◆ THE REQUEST ◆
Please copy the full listing below word for word, keeping every line and its order unchanged.

◆ MATERIALS PROVIDED ◆

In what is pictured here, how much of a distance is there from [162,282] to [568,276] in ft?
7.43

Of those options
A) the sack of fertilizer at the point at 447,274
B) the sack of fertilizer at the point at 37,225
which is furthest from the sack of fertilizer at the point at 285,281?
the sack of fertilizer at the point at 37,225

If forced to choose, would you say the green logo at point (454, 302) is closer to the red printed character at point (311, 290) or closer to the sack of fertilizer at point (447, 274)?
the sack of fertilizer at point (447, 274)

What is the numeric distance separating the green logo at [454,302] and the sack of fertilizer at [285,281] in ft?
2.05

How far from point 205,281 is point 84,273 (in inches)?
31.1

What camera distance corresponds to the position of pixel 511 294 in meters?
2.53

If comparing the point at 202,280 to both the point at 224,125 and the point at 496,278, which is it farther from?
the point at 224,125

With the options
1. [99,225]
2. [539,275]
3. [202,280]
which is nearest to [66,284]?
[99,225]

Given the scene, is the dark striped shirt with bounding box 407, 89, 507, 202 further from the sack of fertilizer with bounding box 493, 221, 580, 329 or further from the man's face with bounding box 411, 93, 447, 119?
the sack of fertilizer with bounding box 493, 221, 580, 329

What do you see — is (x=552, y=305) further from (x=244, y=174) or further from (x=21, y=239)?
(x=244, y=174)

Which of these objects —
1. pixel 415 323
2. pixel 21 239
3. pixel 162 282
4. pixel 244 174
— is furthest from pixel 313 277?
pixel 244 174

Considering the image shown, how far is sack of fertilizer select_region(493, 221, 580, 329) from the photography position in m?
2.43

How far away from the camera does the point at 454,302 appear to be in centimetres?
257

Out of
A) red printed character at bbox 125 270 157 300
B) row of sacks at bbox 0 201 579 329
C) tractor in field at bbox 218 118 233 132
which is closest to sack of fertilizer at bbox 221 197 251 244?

◆ THE REPLY ◆
In what is pictured here, how much of a distance is there from [162,282] to [568,276] in ft?
7.43

Of those options
A) the sack of fertilizer at the point at 447,274
B) the sack of fertilizer at the point at 37,225
which is furthest from the sack of fertilizer at the point at 285,281?
the sack of fertilizer at the point at 37,225

If forced to choose, would you say the green logo at point (454, 302) is closer to the red printed character at point (311, 290) or closer to the sack of fertilizer at point (447, 274)?
the sack of fertilizer at point (447, 274)

What is the numeric distance separating the green logo at [454,302] and the sack of fertilizer at [285,281] in ft?
2.05

How far from point 205,281 is point 84,273 (in inches)?
31.1

What camera distance corresponds to the position of pixel 511 294 in meters?
2.53

If comparing the point at 202,280 to both the point at 224,125 and the point at 496,278, which is it farther from?
the point at 224,125

With the options
1. [99,225]
2. [539,275]
3. [202,280]
which is nearest to [66,284]?
[99,225]

Given the scene, is the dark striped shirt with bounding box 407, 89, 507, 202 further from the sack of fertilizer with bounding box 493, 221, 580, 329 or further from the man's face with bounding box 411, 93, 447, 119?
the sack of fertilizer with bounding box 493, 221, 580, 329

What do you see — is (x=552, y=305) further from (x=244, y=174) or further from (x=21, y=239)?
(x=244, y=174)

Which of these objects —
1. pixel 415 323
2. pixel 21 239
3. pixel 162 282
4. pixel 244 174
— is furthest from pixel 313 277?
pixel 244 174

Considering the image shown, how far is sack of fertilizer select_region(493, 221, 580, 329) from the photography position in m?
2.43

How far away from the camera does the point at 454,302 appear to be in centimetres?
257

Out of
A) red printed character at bbox 125 270 157 300
B) row of sacks at bbox 0 201 579 329
C) tractor in field at bbox 218 118 233 132
which is closest to sack of fertilizer at bbox 221 197 251 244?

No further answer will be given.